Internationally, others are beginning to speak more forcefully about what’s happening in Xinjiang. Last week, Pakistan’s new Prime Minister Imran Khan spoke out for the first time in response to growing pressure from Pakistani traders who do business in China, many of whom are married to Uighur women now interned in Xinjiang. Muslim groups in India and Bangladesh held protests last month upon hearing stories of Uighurs being forced to renounce their faith, while Anwar Ibrahim, currently running for premier in Malaysia, has called for formal talks to discuss China’s actions—though his proposal is scarce on the details. Meanwhile, the Financial Times reports that China is placing significant pressure on its neighbors—many of whom receive considerable investment from China and stand to gain from the Belt and Road Initiative—into enforcing its counterterrorism policies against Uighur emigres, who Beijing perceives as a serious threat. Reports have also surfaced that Beijing has been sending its police officers into Tajikistan and Kyrgyzstan to arrest Uighur emigres from China.
For Uighurs who have fled China, international law guarantees the right to seek asylum under Article 14 of the Universal Declaration of Human Rights. The 1951 Convention Relating to the Status of Refugees and its 1967 Optional Protocol further recognize five categories of protections—race, religion, nationality, political opinion, or membership in a particular social group—to qualify as a refugee, which would include Uighurs. Article 3 of UNCAT likewise forbids states from expediting persons where “there there are substantial grounds for believing that he would be in danger of being subjected to torture.” (More analysis is available here).
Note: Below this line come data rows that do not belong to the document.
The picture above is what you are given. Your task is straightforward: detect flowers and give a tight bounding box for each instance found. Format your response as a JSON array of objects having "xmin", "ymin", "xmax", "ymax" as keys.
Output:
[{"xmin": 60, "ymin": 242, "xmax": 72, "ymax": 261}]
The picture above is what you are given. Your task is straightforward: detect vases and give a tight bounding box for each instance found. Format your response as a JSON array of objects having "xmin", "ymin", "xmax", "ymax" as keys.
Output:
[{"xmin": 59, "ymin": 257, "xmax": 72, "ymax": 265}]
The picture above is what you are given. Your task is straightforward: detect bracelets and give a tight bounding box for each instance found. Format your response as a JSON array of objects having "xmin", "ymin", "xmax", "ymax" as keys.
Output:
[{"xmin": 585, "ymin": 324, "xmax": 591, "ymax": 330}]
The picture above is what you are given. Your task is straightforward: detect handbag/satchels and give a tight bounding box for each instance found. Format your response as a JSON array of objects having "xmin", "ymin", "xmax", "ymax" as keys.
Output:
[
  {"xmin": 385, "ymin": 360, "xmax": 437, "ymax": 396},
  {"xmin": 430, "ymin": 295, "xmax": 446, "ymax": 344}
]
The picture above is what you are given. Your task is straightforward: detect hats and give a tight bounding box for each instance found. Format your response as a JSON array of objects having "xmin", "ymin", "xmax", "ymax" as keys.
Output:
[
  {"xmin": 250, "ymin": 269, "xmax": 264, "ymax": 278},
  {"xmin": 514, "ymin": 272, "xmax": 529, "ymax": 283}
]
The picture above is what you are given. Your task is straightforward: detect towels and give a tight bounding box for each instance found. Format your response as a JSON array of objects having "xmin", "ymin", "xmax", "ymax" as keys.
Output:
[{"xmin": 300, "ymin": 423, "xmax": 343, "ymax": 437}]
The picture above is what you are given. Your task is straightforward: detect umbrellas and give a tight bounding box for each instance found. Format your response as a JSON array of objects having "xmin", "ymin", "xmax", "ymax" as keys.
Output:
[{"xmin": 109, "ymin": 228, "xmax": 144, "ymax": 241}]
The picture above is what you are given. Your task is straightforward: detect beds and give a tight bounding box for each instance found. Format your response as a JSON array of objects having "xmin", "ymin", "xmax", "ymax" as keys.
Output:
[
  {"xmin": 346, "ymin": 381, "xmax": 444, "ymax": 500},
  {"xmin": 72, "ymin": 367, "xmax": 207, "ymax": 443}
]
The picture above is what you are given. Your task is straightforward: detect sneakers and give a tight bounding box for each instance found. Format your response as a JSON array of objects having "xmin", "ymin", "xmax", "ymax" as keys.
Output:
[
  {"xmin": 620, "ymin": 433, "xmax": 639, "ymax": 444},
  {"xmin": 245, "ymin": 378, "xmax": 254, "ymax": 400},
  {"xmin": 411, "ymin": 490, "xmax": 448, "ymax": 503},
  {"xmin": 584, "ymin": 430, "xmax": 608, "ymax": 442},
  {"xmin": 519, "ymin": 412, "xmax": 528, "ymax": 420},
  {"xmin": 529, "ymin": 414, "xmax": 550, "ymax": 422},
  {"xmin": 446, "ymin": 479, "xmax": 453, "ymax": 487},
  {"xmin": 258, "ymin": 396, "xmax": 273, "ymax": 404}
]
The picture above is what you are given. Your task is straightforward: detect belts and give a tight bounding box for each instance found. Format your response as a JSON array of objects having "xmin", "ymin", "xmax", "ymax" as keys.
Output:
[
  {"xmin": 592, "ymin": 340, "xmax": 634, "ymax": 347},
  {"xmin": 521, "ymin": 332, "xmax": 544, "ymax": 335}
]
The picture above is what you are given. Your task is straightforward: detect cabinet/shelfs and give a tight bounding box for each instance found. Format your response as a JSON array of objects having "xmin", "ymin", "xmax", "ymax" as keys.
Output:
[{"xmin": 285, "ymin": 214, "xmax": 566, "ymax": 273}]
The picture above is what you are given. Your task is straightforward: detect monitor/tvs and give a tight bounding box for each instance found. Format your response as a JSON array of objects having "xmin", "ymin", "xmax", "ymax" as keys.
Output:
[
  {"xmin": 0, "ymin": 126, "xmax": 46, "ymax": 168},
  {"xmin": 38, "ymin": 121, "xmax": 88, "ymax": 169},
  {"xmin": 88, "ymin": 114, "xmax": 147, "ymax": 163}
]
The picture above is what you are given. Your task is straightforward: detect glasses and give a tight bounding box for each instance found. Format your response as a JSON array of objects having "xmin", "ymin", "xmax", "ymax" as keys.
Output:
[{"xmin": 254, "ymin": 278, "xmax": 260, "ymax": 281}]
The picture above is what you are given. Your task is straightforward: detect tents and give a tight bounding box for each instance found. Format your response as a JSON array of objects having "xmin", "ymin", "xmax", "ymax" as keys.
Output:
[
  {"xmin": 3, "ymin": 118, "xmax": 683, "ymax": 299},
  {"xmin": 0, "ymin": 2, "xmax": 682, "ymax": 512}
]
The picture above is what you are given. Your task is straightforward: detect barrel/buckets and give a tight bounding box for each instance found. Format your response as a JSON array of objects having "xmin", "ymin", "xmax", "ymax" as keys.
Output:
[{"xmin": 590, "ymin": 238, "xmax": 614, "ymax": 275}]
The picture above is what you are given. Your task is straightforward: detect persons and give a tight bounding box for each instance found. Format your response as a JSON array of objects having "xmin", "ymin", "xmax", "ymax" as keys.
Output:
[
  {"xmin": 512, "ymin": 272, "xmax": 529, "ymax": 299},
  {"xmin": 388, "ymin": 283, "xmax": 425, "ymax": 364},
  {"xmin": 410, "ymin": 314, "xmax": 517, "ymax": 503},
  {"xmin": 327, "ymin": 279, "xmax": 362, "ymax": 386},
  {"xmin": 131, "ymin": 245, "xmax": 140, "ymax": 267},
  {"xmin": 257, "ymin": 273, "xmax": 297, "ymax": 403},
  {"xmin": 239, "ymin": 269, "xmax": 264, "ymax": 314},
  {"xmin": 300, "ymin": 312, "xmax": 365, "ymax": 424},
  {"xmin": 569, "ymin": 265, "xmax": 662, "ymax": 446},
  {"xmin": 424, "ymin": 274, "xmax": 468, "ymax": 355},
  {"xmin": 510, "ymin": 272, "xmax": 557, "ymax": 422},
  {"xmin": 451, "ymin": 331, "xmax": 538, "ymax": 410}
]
In 2012, before China’s crackdown in Xinjiang intensified, Sweden deported two Uighurs to Xinjiang who have not been heard from since. Last week, Sweden joined Germany in officially refusing to deport any more Uighurs—having planned to deport a family of four only three weeks prior. Nonetheless, there is some evidence that some countries have unintentionally abrogated their commitment to avoid refoulement, as in one case in which Bavarian authorities reportedly deported a Uighur man due to an administrative error. In other cases, violations seem to have been intentional. For example, in 2017 Egypt detained 80 Uighurs and presumably deported them to Xinjiang, while Thailand sent a hundred Uighurs back to China in 2015.
There is no shortage of conversation about China these days. From Washington to Jakarta, people debate, sometimes in hope and sometimes in fear, what China’s rise will mean for the global economy and the global rules-based system. But this talk often ignores what the rise of China has already meant for the Chinese: most pressingly, the Uighurs. Further, it ignores the powerful precedent China’s authoritarian approach is creating for other states facing ethnic tensions, not to mention China’s capacity to export them new means of technological control.